Each year the Christmas Party is the event at which we honour our Past President by presenting him with a commemorative scroll signed by our Honorary President, the Governor General. It is my pleasure to present this scroll to Reg Lewis with the thanks of 2,500 admiring and grateful members of The Empire Club of Canada.
Ladies and gentlemen, General Reginald Lewis.
Ladies and gentlemen, Mr. President: Thank you very much for this illuminated scroll. I must say, Mr. President, that when you appeared to be having difficulty finding the scroll, and then I caught sight out of the corner of my eye of Bud Hoffman advancing with a bouquet of flowers, I was really quite concerned.
You see, my problem was I was apprehensive that I was about to commence a new custom in the club and receive a floral tribute instead of the traditional scroll.
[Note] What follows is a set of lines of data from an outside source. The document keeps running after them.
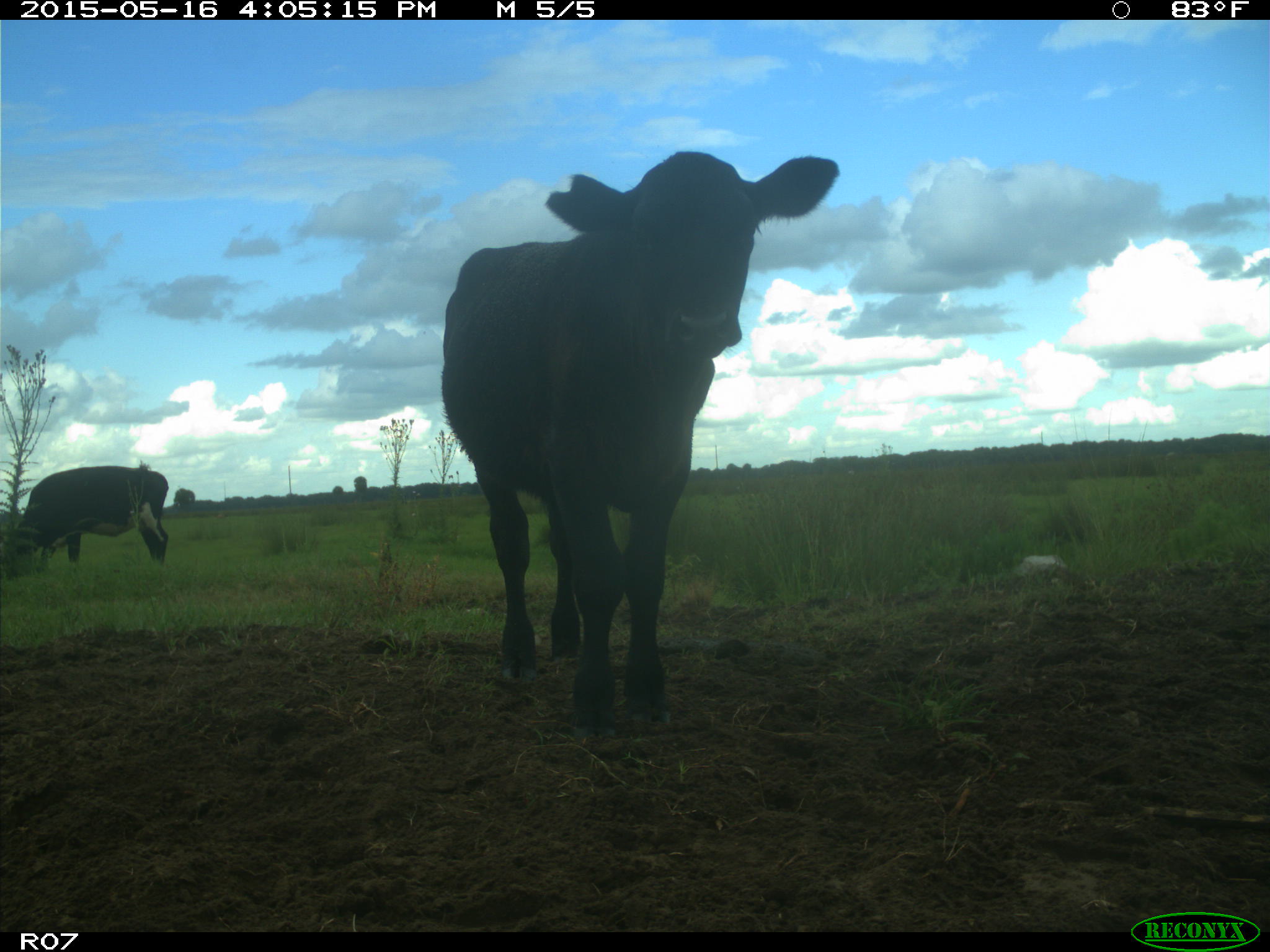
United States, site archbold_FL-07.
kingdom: Animalia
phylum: Chordata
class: Mammalia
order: Artiodactyla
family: Bovidae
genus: Bos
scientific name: Bos taurus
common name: domestic cow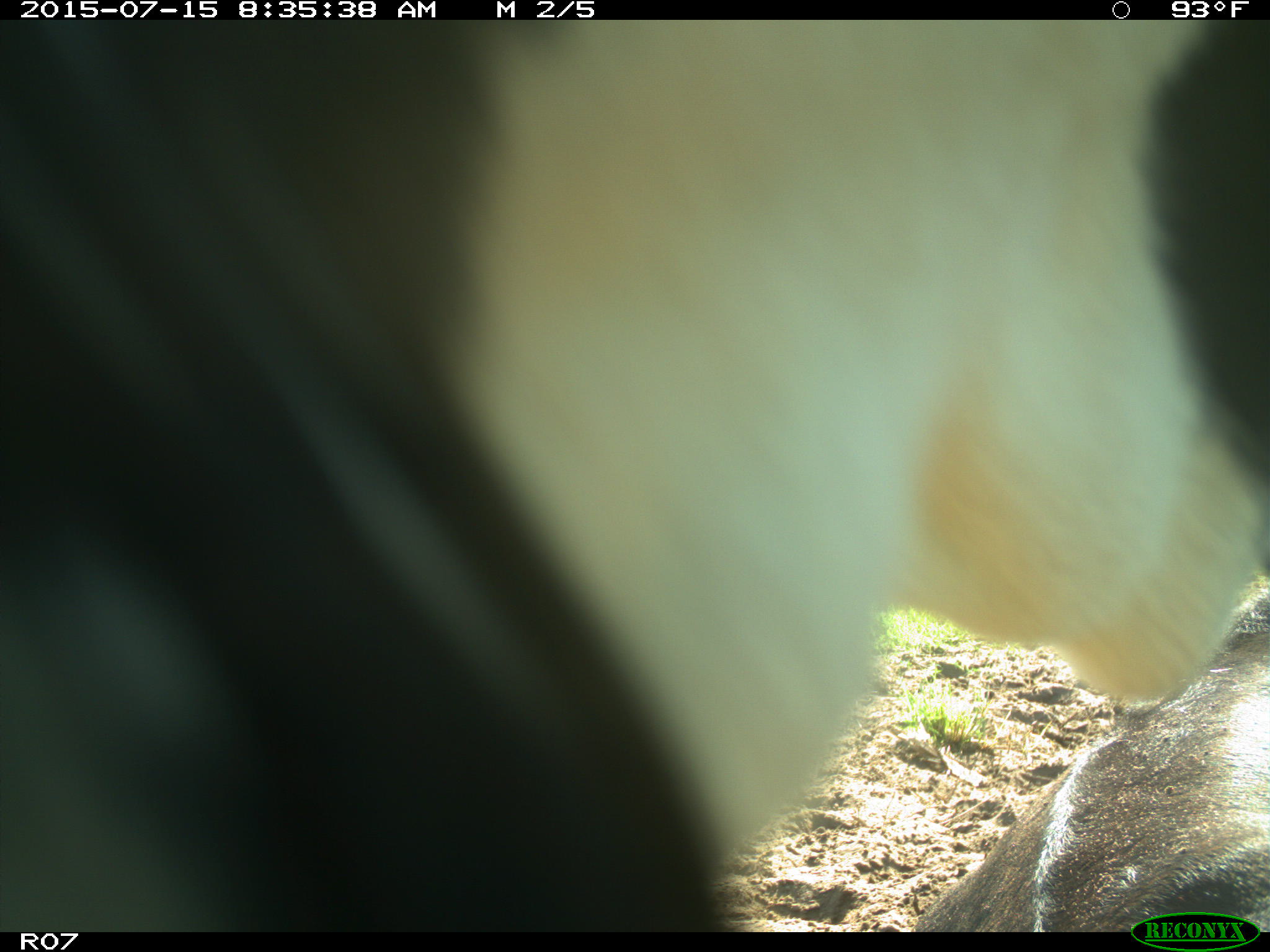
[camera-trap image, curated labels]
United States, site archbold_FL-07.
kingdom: Animalia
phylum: Chordata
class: Mammalia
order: Artiodactyla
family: Bovidae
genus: Bos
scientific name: Bos taurus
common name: domestic cow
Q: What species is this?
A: Bos taurus (domestic cow).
Thank goodness you found the scroll and that the flowers are for my wife Sheila. I don't know what I would have done if I had received flowers for I had already decided where I was going to hang this scroll and I must say it would be a pretty silly place for flowers.
I intend to hang the scroll where I will see it most days of the year. That way it will be a constant reminder to me of the great pleasure I had when I was privileged to be your President. I thank you for that pleasurable year, as I do for this illuminated scroll.
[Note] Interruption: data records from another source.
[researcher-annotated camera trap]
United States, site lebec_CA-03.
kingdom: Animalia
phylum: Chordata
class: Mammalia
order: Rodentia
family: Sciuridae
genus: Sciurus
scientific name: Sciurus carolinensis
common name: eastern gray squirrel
We also acknowledge our thanks and admiration to Sheila Lewis and I ask our First Vice-President, Bud Hoffman, to present her with a bouquet. (Presentation of bouquet of roses to Mrs. Lewis.)
Ladies and gentlemen, I now call to the microphone the President of The Empire Club Foundation, General Bruce Legge.
Mr. President, Your Honour, fellow members and guests of The Empire Club of Canada: It is a great pleasure for me on this festive occasion to be asked to present an autographed volume of The Best Talk in Town to our Honorary Vice-President the Honourable Pauline McGibbon, the Lieutenant Governor of Ontario.
This fascinating book was the 75th Anniversary project of the Empire Club and Foundation. We are delighted that two of Canada's famous journalists, Scott Young and Margaret Hogan, were able to undertake the prodigious research of studying the speeches given to the club since our foundation in 1903. The result of their work and talent is a brilliant and witty highlight of the club's place in Canadian history.
It should also be said that the General Lewis Yearbook for 1978-79 is a worthy counterpart to The Best Talk in Town because it contains an index by author and by subject of all the speeches given to our famous forum for seventy-five years.
Your Honour, the Crown in its "noblesse oblige" has always lent its patronage to valour, to learning, to literature, to medicine, to science, to patriotism, to charity and to good works. In your association with The Empire Club of Canada and with so many other great Canadian institutions you are the Crown! I offer you the thanks of all our members and ask you to accept the first autographed copy of The Best Talk in Town which I am certain you and Mr. McGibbon will enjoy.
Ladies and gentlemen, the joy of Christmas is beautifully expressed in the rich heritage of music that has been produced over the centuries. To perform a selection of Christmas songs and to lead us in singing some of our favourite carols we have with us this year the Oriana Singers, a nationally renowned group of female vocalists under the direction of John Ford and accompanied by Doreen Uren-Simmons. I invite you to enjoy their voices now as they enter singing.
A program of Christmas music was presented by the Oriana Singers.
Thank you, John Ford, thank you, Doreen Uren-Simmons, and thank you, Oriana Singers. I trust that the attentiveness of this audience and the warmth of its applause demonstrated to you how much we enjoyed your music today.
Ladies and gentlemen, will you please join in singing the first verse of "O Canada", following which will you please remain standing until the Vice-Regal party and the choir have departed from the room.
Merry Christmas, and a Happy New Year.